Fuego amigo

El efecto sedante de la roja

Con la que está cayendo, es muy difícil encontrar un tema de conversación sin que corras el peligro de que te acusen de ocuparte de asuntos banales. Con la que está cayendo, asuntos superfluos como la crisis económica, el Estatuto de Cataluña, el debate sobre el Estado de la Nación, la corrupción institucionalizada en el principal partido de la oposición o la parálisis del partido gobernante no hacen más que distraer de lo importante.

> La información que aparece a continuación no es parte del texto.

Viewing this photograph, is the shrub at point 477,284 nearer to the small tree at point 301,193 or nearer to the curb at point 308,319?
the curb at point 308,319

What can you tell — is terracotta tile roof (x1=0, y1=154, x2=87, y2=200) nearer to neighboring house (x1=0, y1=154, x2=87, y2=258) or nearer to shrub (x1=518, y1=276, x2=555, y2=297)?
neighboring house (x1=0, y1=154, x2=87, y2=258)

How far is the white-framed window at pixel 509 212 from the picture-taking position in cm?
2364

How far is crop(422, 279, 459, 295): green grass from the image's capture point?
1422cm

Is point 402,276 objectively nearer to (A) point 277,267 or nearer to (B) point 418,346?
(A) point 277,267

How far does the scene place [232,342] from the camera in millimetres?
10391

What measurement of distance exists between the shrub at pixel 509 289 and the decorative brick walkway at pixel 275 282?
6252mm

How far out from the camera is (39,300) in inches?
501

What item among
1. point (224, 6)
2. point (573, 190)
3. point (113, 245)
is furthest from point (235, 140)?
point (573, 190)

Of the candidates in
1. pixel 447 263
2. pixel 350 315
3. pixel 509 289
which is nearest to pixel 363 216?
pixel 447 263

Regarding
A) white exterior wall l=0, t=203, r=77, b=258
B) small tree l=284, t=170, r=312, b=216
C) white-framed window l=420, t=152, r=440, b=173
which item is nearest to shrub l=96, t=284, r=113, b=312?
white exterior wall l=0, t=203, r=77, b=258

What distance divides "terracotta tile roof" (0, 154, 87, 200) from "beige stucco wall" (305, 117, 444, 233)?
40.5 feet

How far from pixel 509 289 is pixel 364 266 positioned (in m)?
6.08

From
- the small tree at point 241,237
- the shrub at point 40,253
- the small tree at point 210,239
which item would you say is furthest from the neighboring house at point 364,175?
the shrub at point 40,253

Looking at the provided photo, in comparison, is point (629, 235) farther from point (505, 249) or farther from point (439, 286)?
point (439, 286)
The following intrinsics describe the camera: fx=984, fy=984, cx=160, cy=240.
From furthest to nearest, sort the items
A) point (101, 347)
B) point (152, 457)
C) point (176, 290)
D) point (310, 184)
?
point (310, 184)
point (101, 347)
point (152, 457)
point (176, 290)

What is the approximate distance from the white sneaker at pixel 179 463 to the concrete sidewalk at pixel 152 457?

Ayer sólo había un partido gobernante: el que habían disputado España y Alemania en el mundial de fútbol. Después de que Puyol demostrase que el hombre puede volar como un buitre para acabar colocando su cabeza en el momento y el lugar adecuados, el pulpo a la gallega ha sido destronado por el pulpo a la catalana, un pulpo visionario, experto en corazonadas, pues para eso es un animal con tres corazones. El famoso pulpo lo venía avisando: haced como yo, pensad con el corazón, que la cabeza es la parte correosa que todo el mundo desprecia en el "pulpo a feira".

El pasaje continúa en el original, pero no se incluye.